Behavioral changes denote a marked change in behavior from the previously released
version to this version of Apache Knox.
- Knox token impersonation config
- Summary
- Knox token service has been changed to use the identity assertion provider configuration
for impersonation.
- Previous behaviour
- The token service had its own impersonation configuration.
- New behaviour
- The token service relies on the identity assertion provider for impersonation
configuration.
- PEM file name change
- Summary
- The name of the pem file generated through knoxcli.sh has been changed.
- Previous behaviour
- The name of the file was gateway-identity.pem.
- New behaviour
- The name of the file is now gateway-client-trust.pem.

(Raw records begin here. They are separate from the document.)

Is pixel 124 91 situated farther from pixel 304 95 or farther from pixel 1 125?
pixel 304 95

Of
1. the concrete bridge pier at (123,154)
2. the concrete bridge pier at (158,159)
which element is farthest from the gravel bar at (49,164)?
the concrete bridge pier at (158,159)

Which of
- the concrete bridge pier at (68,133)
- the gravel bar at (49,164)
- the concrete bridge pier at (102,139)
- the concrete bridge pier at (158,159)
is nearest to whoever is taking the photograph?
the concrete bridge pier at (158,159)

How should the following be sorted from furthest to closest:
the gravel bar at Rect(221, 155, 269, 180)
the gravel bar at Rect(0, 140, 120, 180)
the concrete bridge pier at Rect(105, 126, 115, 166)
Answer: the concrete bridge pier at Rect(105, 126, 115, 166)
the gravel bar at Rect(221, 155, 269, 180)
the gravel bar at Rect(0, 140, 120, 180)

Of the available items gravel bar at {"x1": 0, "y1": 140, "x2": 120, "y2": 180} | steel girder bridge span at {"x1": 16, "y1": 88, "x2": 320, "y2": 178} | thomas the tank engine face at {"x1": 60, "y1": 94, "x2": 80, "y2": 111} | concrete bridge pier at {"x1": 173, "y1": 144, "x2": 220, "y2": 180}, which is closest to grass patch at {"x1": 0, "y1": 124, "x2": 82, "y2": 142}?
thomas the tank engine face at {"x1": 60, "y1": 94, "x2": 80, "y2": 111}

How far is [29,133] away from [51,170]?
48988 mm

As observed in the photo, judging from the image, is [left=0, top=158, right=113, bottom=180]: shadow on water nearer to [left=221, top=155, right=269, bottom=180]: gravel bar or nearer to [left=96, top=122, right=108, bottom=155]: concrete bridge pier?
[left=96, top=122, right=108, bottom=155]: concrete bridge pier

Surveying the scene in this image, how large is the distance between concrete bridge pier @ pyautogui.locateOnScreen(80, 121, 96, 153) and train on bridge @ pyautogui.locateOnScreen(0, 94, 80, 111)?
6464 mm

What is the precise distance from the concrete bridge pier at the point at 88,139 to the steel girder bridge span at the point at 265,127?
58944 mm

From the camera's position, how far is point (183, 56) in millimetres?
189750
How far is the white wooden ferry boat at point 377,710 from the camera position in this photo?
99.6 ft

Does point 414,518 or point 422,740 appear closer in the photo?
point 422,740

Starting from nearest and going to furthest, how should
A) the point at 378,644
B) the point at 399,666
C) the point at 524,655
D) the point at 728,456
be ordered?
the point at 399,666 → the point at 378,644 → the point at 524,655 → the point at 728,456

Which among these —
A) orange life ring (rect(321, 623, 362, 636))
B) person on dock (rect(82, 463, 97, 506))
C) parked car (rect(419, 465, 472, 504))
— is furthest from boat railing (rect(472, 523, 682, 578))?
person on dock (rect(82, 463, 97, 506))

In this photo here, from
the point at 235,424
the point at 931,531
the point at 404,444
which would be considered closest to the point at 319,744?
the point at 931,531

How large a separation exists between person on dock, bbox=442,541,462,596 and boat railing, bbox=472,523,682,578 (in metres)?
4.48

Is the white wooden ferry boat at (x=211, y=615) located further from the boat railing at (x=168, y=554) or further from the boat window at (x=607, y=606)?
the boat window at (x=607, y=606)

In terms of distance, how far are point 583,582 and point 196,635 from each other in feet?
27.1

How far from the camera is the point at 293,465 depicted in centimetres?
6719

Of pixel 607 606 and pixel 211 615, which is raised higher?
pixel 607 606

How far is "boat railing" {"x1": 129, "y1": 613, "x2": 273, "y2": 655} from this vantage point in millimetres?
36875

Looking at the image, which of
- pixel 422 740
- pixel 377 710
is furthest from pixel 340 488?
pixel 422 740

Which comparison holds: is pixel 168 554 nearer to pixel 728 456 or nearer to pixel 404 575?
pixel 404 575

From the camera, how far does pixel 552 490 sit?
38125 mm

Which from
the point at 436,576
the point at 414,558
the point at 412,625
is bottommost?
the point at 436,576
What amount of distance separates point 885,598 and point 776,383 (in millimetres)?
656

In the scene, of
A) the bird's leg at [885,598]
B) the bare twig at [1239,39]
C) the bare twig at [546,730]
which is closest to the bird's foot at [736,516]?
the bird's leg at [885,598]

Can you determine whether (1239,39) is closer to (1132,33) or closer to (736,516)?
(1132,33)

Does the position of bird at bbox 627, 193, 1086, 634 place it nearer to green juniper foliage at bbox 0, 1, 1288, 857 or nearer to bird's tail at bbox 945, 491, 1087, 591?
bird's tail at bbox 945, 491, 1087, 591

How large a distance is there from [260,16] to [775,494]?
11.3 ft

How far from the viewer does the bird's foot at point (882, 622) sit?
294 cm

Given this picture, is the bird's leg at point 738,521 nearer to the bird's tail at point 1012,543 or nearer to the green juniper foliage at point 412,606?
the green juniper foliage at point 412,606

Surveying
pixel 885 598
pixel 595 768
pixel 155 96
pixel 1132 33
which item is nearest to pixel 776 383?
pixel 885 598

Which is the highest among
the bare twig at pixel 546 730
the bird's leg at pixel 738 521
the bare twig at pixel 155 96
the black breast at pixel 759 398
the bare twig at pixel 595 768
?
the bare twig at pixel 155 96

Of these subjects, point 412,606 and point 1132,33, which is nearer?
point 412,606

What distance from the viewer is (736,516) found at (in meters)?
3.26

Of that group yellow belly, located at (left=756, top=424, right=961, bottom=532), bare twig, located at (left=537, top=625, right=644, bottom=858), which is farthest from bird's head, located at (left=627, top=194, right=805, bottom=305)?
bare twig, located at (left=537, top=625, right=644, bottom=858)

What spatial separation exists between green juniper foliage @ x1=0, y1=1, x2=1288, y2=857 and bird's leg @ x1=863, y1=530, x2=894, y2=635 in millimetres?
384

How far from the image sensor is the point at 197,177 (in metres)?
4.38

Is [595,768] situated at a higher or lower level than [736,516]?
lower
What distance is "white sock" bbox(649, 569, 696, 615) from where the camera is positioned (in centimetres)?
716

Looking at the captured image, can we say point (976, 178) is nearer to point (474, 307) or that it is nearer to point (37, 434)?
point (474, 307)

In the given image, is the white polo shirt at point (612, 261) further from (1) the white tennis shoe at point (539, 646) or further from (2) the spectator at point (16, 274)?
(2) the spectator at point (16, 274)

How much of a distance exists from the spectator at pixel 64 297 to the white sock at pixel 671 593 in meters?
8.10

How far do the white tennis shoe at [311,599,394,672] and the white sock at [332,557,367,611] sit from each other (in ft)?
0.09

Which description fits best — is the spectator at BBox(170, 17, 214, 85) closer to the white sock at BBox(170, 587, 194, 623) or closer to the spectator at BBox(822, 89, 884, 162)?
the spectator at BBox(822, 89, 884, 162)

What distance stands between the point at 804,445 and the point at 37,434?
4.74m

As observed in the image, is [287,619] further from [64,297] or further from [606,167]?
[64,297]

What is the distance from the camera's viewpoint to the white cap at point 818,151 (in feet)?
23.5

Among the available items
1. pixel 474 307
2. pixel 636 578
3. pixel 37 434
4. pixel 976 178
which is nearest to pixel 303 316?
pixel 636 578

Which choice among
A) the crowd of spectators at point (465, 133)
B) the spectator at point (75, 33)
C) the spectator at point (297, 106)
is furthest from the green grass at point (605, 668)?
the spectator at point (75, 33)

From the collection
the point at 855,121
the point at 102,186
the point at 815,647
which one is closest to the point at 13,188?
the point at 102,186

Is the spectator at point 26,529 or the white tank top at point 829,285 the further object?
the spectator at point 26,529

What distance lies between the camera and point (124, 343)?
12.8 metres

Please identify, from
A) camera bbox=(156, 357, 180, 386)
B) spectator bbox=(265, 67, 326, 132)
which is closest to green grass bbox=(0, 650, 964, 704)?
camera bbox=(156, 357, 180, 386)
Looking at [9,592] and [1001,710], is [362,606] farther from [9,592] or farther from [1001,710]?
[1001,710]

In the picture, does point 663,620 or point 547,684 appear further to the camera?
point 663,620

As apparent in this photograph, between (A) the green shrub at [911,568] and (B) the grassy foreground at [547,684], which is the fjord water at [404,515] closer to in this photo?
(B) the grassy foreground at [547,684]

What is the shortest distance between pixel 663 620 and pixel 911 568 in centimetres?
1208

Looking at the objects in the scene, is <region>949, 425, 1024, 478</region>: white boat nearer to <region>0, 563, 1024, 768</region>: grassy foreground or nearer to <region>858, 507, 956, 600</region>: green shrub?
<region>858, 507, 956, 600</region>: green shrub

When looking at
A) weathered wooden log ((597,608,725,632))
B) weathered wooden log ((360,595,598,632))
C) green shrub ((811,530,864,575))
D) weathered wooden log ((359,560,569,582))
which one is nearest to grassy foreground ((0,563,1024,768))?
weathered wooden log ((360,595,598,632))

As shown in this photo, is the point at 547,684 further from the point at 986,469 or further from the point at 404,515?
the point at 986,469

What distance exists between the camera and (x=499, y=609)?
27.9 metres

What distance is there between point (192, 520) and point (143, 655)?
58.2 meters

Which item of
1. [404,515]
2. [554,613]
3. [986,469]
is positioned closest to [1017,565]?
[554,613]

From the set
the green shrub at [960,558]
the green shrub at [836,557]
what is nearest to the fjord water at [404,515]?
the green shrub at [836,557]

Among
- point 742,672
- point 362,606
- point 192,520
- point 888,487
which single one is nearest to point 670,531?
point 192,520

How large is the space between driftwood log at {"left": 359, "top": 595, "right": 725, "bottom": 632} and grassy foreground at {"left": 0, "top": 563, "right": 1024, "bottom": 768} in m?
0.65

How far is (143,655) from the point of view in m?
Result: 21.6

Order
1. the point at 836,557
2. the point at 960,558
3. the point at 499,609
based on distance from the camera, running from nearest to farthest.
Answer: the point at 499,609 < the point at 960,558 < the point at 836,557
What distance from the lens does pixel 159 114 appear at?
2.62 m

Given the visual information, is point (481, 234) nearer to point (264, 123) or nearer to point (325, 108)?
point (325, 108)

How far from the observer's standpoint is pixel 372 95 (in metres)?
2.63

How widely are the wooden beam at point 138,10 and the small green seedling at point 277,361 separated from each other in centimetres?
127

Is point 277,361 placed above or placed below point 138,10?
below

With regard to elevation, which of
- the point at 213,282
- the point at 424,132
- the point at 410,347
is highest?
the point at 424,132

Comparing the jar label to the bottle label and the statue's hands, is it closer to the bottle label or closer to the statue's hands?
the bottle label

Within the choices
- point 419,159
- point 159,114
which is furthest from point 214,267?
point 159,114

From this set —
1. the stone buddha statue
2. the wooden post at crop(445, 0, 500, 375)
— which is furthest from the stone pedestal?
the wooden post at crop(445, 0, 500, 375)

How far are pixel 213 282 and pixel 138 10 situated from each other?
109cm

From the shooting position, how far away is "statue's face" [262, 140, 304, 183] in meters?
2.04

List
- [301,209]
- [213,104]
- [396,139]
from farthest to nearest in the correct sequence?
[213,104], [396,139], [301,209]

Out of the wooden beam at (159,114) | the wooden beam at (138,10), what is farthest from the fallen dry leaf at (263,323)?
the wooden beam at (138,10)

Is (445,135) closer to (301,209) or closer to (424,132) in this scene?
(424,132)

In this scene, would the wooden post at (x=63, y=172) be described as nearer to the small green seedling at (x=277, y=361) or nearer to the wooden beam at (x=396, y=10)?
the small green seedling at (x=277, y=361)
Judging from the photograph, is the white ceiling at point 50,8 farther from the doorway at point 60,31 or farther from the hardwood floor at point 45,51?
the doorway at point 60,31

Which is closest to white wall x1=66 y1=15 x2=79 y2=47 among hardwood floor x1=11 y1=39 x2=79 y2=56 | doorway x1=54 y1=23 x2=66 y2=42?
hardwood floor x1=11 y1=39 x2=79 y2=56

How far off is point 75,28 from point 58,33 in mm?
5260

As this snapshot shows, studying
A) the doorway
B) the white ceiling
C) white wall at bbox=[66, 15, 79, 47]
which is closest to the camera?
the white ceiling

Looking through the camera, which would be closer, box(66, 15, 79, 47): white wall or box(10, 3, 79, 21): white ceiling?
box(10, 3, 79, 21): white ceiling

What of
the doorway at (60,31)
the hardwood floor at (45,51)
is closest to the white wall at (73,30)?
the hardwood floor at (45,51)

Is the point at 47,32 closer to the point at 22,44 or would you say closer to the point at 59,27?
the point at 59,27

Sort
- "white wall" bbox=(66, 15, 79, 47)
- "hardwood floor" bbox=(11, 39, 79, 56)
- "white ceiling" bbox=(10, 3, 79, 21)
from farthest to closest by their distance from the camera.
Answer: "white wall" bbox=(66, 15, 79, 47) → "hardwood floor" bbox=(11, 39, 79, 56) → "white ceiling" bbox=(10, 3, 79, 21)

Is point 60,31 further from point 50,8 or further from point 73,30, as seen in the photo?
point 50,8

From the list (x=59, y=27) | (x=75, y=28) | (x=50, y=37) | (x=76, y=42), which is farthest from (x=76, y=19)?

- Composite authorization provider misconfiguration
- Summary
- Composite authorization provider misconfiguration behavior
- Previous behaviour
-
- If composite.provider.names is empty, the topology would fail deployment.
- If composite.provider.names has an invalid value, the topology would fail
deployment.
- New behaviour
-
- Deployment succeeds, and Knox allows access with no authorization since none is
configured.
- Deployment succeeds, but Knox rejects requests with a HTTP 403 response because the
configuration is present (indicating that authorization is expected) but invalid.
- Inactive topologies
- Summary
- Knox distinguishes inactive topologies from undeployed topologies.
- Previous behaviour
- Requests for topologies which are not yet fully deployed result in HTTP 404 responses.
- New behaviour
- Requests for topologies which are not yet fully deployed result in HTTP 503 responses.